Personal information
- Date of birth: January 8, 1974 (age 52)
- Place of birth: United States
- Position: Defender

Youth career
- 1992–1995: Butler Bulldogs

Senior career*
- Years: Team / Apps / (Gls)
- 1996: Hampton Roads Mariners
- 1996–1998: Milwaukee Rampage
- 1999–2001: Indiana Blast / 44 / (2)

= Casey Sweeney =

American soccer player

Casey Sweeney is a retired American soccer player who played professionally in the USISL.

==Youth==
Sweeney attended Butler University where he played on the men's soccer team from 1992 to 1995.

==Professional==
In January 1995, the Harrisburg Heat of the National Professional Soccer League selected Sweeney in the first round of the NPSL Amateur Draft. Sweeney never signed with the Heat and in November 1996, the Heat traded his rights to the Detroit Rockers for the 1996 first round draft pick. Sweeney also refused to sign with the Rockers. In March, 1996, the Tampa Bay Mutiny selected Sweeney in the second round (fourteenth overall) of the 1996 MLS College Draft. The Mutiny cut him during the pre-season. In April 1996, he joined the Hampton Roads Mariners and saw limited time in at least one game.
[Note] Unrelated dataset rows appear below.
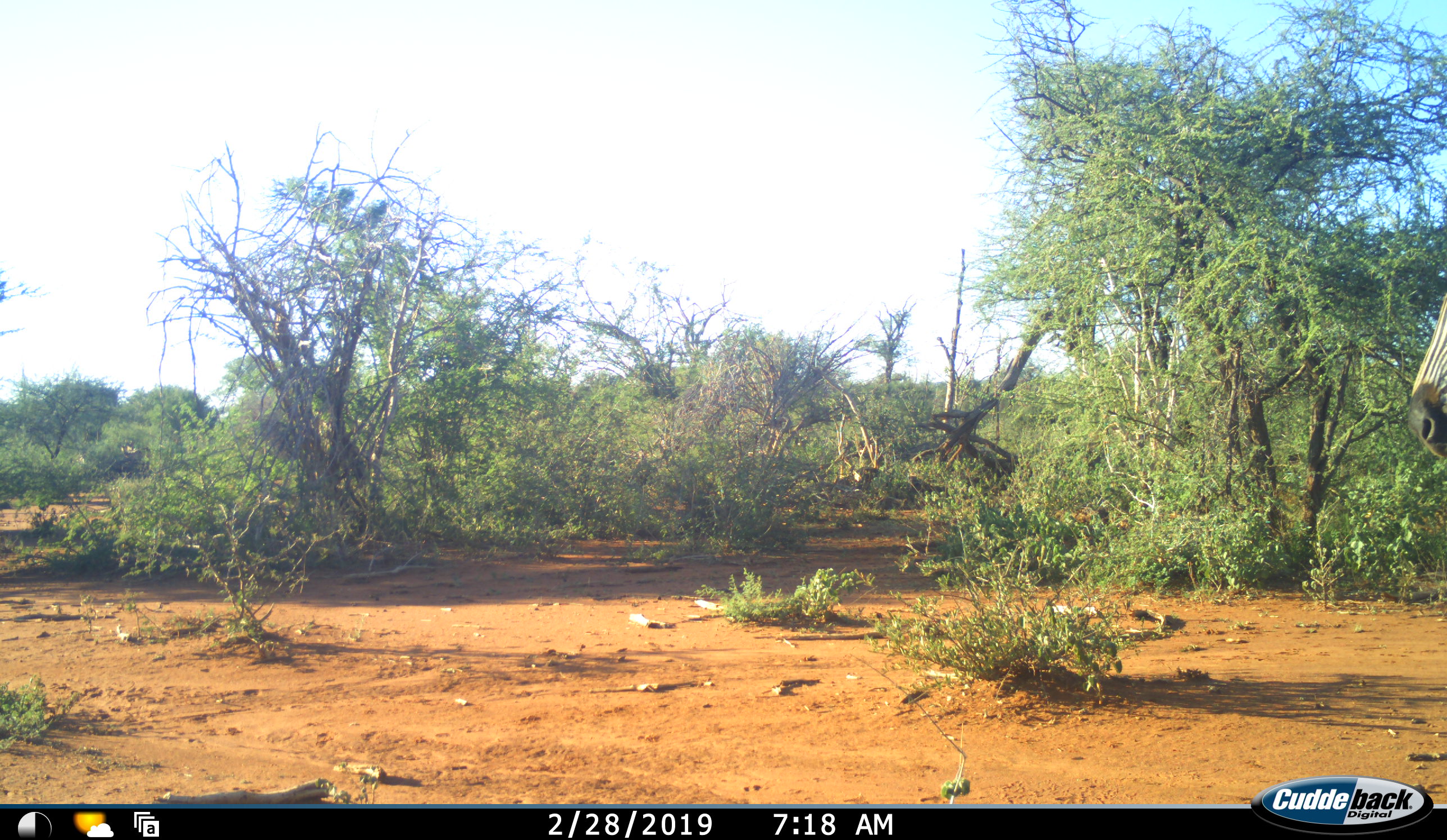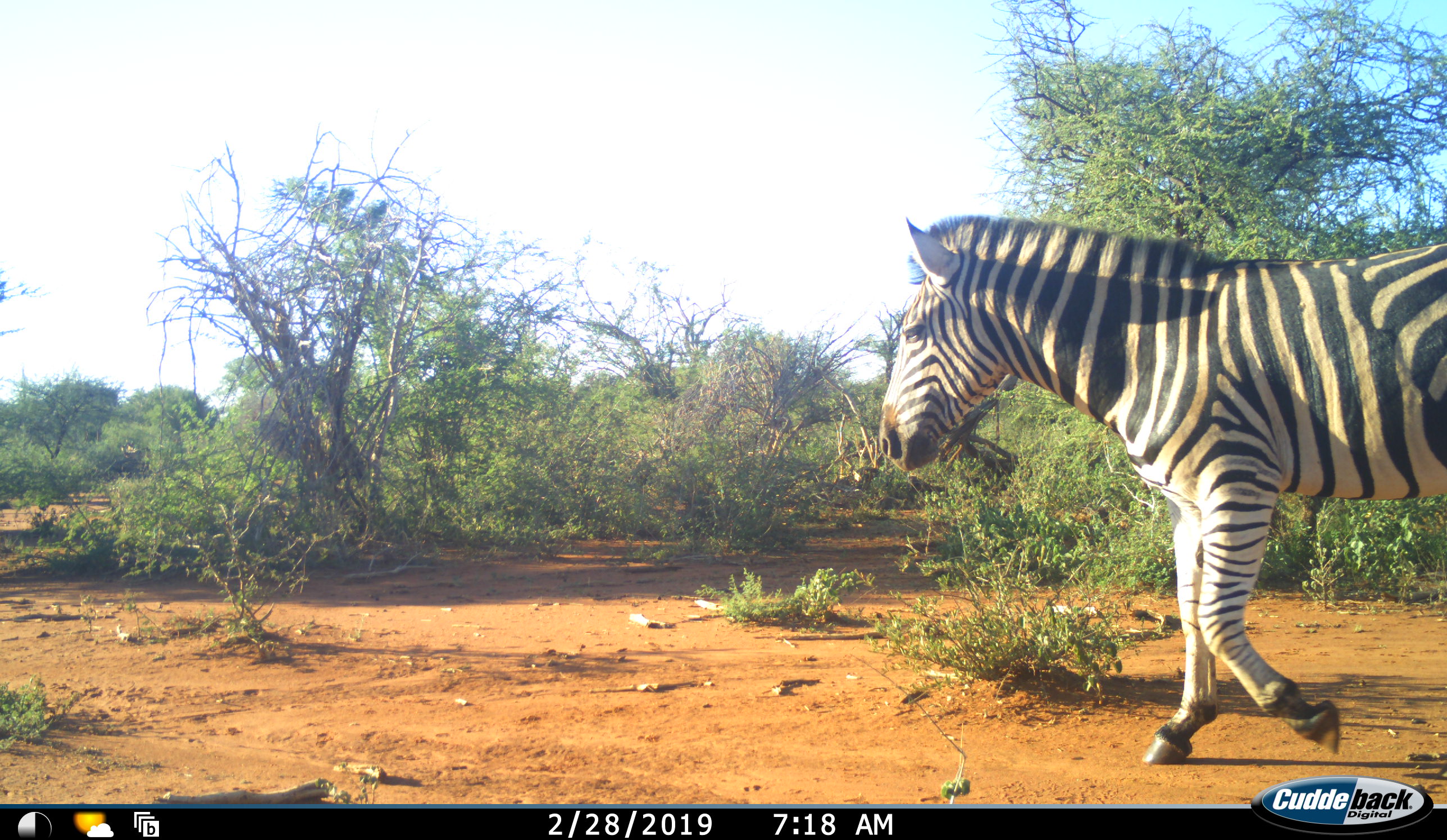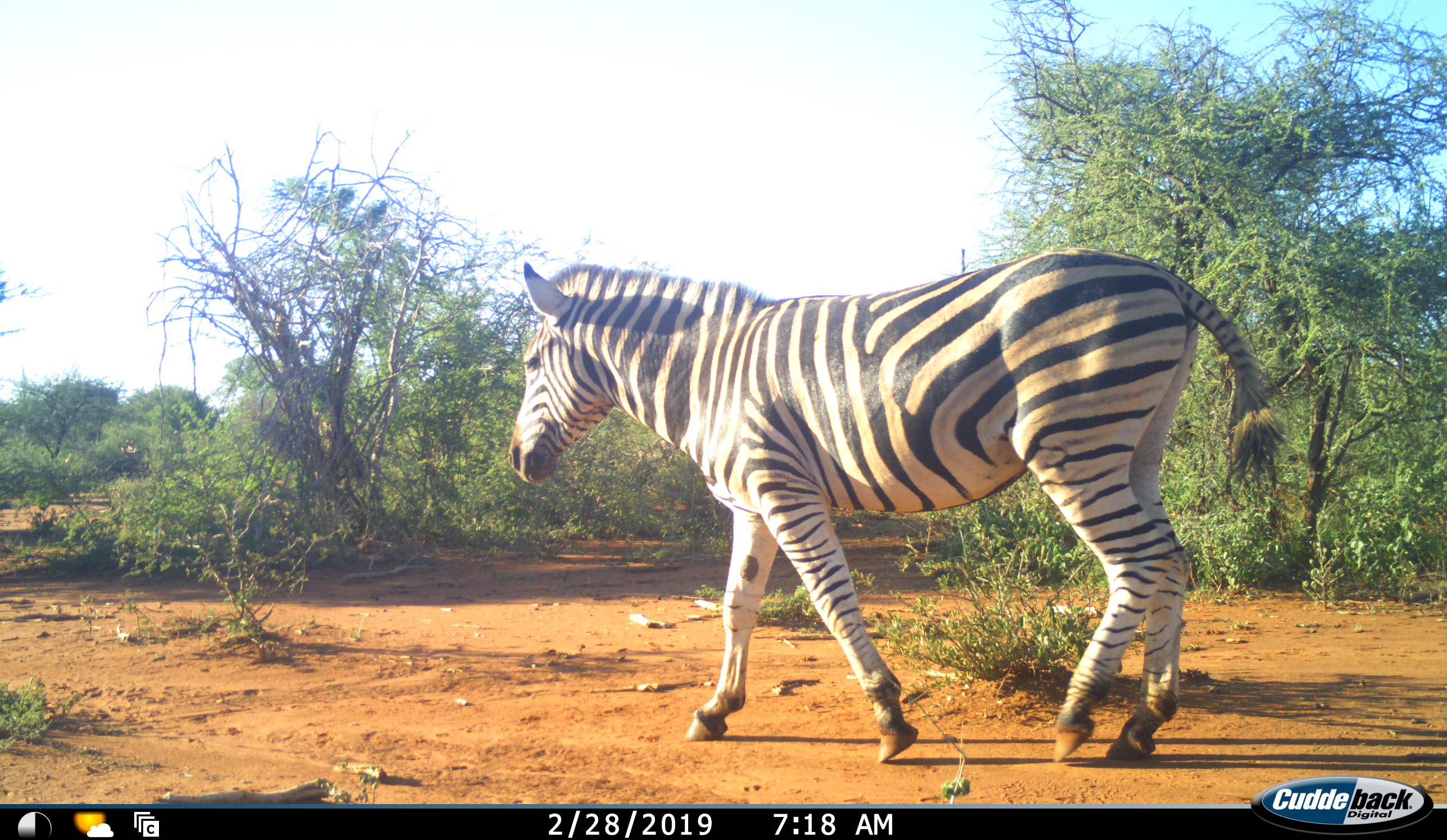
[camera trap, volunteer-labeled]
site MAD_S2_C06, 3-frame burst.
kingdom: Animalia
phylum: Chordata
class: Mammalia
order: Perissodactyla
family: Equidae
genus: Equus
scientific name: Equus quagga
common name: plains zebra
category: zebraplains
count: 1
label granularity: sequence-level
However, he never agreed to contract terms with the team and in May he signed with the Milwaukee Rampage. Sweeney remained with the Rampage through 1998, winning the 1997 USISL A-League title with them. In February 1999, the Rampage traded Sweeney to the Indiana Blast in exchange for a first round selection in the 1999 USISL draft. On February 7, 2000, the Kansas City Wizards, coached by ex-Rampage head coach Bob Gansler, selected Sweeney in the sixth round (62nd overall) of the 2000 MLS SuperDraft but waived him three weeks later. He returned to the Blast and played for them through 2001.